▶ **BRANO ESTRATTO**
*****
Ma il territorio può essere benissimo letto con la metafora del sistema operativo, informaticamente inteso. C’è una lunga tradizione. Ci sono appunto i luoghi energetici, le condutture, i processori dedicati all’elaborazione dell’informazione, le banche dati, i sistemi di controllo. Emerge l’amministrazione, la coscienza del territorio che sa di essere territorio e sa cosa non è territorio che può governare, emergono forme di indirizzamento sulle priorità (politiche) di elaborazione amministrativa, ecco la governance come ragionamento sull’efficienza del sistema amministrativo, ecco le interfacce.

Ok, la smetto.

Però indubbiamente connettere tutto un territorio, come la città di Venezia (Mestre compresa) in banda quasi larga (20Mb sono già una cosa dignitosa, su fibra ottica) farà emergere nuove idee di sé, permetterà alla mente collettiva veneziana (cittadini, imprese, amministrazione) di forgiare strutture sociali (di atomi, di bit, come una banca di mattoni che è anche una idea di banca ed è anche un flusso di informazioni) ora difficilmente immaginabili, anche se ieri Michele Vianello, viocesindaco di Venezia, ha provato a suggerire qualcosa, nel corso della presentazione delle iniziative per Veneziadigitale.
*****
▶ **DATI FORNITI**

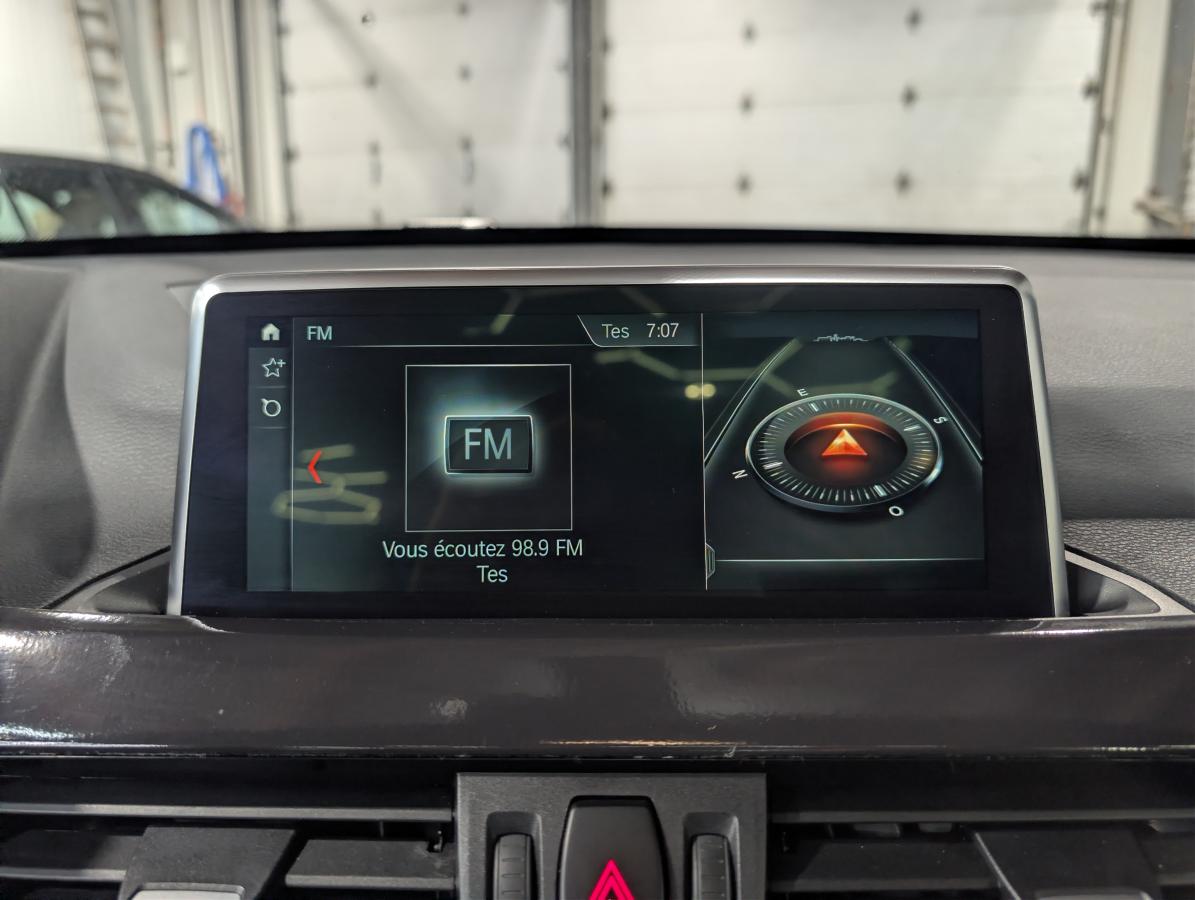 2018 BMW X1 - Image 34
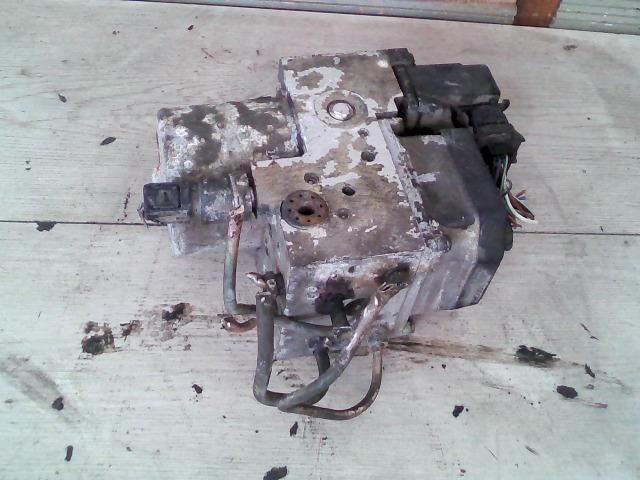 bontott OPEL ZAFIRA A ABS / ABR / ESP Pumpa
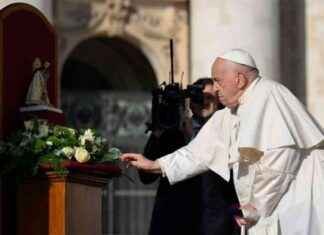 Preghiere per la pace e Valencia: Messaggio del Papa – RomaSette news-06112024-162726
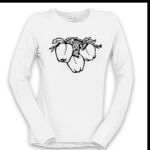 Women's Long Sleeve Shirt Thumbnail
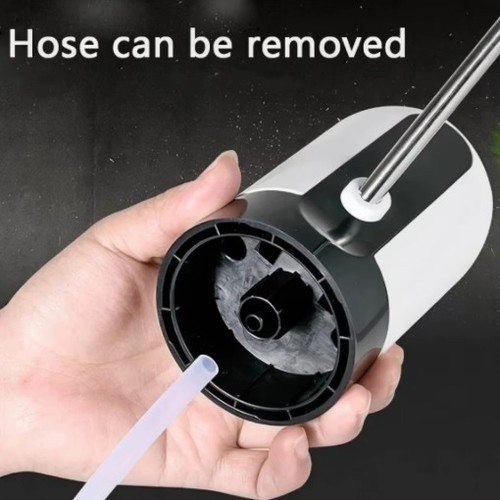 Automatic rechargeable usb - automatic,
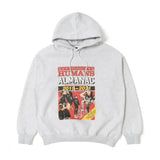 HUMANS ALMANAC HOODIE - OATMEAL (6675734298742)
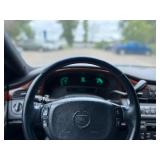 2004 CADILLAC HEARSE/COMMERCIAL CHASSIS *81k Miles | No Accidents* (NO RESERVE)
*****
▶ **COMPITO**
Per favore, prosegui il brano sul territorio come sistema operativo partendo subito dopo la sua ultima frase. Le righe non servono per lo svolgimento.

▶ **RISULTATO**
Qualcosa di molto bello, detto con parole giuste e concrete, e con coraggio visionario, e sbeffeggiando alcune impostazioni 1.0, ancora lineari e industriali, che molti spacciano per innovazione. Forse è la prima volta che sento un pubblico amministratore parlare di modernità socialweb credendoci, e non per fare il bullo con parole che qualcun’altro a malapena comprende, esponendo concetti di condivisione della conoscenza e di opportunità sociale e di cittadinanza digitale che ti accorgi subito se sotto c’è il vuoto di una prassi mai praticata.
E quelle di Venezia non sono parole futuristiche, le infrastrutture tecnologiche ci sono già, sono anni che mettono fibre ottiche nelle strade ogni volta che devono rifare un allacciamento del gas, e ieri sono state esplicitamente chiamate le imprese e i consorzi e le università a partecipare all’innovazione culturale, a diventare partner di progetto, e smettiamola di parlare della rete come fattore tecnico. C’è un mondo intero da inventare, e da abitare, subito.

7 pensieri su “Venezia naviga

  1. Irada

    L’episteme dell’epoca odierna converge sulla teoria dell’emergenza della complessita’ che suona un po’ come un ossimoro.
    Splendida nota, sebbene adesso ci hai incuriositi di conoscere i contenuti e le parole espresse dal vicesindaco. Magari la prossima volta mi piacerebbe partecipare se si puo’… non ho capito se e’ solo per un gruppo ristretto di attori, quelli della tavola rotonda di precendente post?. Altrimenti confido in uno streaming con partecipazione live/chat visto che di condivisione sociale e di abitare la rete si parla. Grazie!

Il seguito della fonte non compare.